The employment tribunal heard that Mr. King was often berated by Francis through December 2018 because she considered him to be less flexible regarding his availability to work different shifts.

At the time of their disagreements over the shifts Mr. King was also studying to become an electrician, as well as balancing another job while working at Tesco in Aylesbury, Bucks.

Meetings took place to discuss Mr. King’s absence where he explained that he had needed a change in his medication for PTSD. He admitted that the new medication had side effects and made him ‘angry and bitter.’

In December 2018 Francis was five months pregnant. She took Mr. King into a staff room to talk about his availability for shifts. Mr. King stated that he felt uncomfortable and made a move to open the door.

At this point Francis placed her foot against the door and ‘physically prevented’ Mr. King from leaving the room. A recording on CCTV showed him squeezing himself out of the door and leaving.

Mr. King told the tribunal that he had spoken to Tesco about his PTSD. This condition had been triggered when he worked for the Prison Service. He had been held hostage on one occasion.

After a relapse of his PTSD Mr. King had been signed off work in February 2019. He could not leave the house without crying.

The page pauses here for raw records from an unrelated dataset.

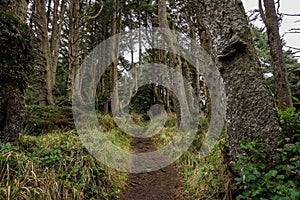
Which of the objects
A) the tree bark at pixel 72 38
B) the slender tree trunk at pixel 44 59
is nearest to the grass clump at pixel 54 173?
the slender tree trunk at pixel 44 59

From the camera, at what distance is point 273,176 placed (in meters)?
1.99

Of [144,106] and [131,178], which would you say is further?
[144,106]

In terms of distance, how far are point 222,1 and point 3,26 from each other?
3425 mm

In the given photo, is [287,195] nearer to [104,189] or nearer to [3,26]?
[104,189]

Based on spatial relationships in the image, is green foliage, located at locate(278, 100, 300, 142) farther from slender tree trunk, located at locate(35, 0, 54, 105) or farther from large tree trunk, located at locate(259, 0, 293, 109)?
slender tree trunk, located at locate(35, 0, 54, 105)

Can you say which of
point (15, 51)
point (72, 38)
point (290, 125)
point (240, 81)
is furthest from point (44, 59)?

Although Mr. King had provided Tesco with sick notes throughout his absence, he was dismissed for ‘repeatedly failing to show up for work.’ Further, he did not attend a disciplinary meeting. Tesco said that they had never received any of his sick notes.

The tribunal, when querying Francis, were told that at the time that she was managing 18 or 19 people at a time. Due to her pregnancy related ill health she found that she became forgetful, and this had caused her to forget the issues Mr. King had with his PTSD.

In her judgement Judge Judith George stated that Francis did not see how Mr. King could possibly intimidated by her because of the difference in their sizes. Neither did she think he would take her actions seriously.

The statement given by Francis caused the tribunal to think that her actions were partly based on him being a man and not simply because they were of different sexes.

The tribunal agreed that Tesco had not thoroughly investigated Francis’ actions, although they did not find that this amounted to sexual harassment. However, they did rule that Mr. King’s dismissal was because of direct sexual discrimination.

A second hearing will be arranged to discuss Mr. King’s compensation.

Jane Fielding, head of employment at law firm Gowling WLG stated that the case showed the risks involved in making stereotypical decisions based on assumptions that may or may not apply equally to male employees.

This incident suggests a complete lack of understanding about the impact PTSD can have on a person’s life. This understanding is vital when considering the decision-making process in any business.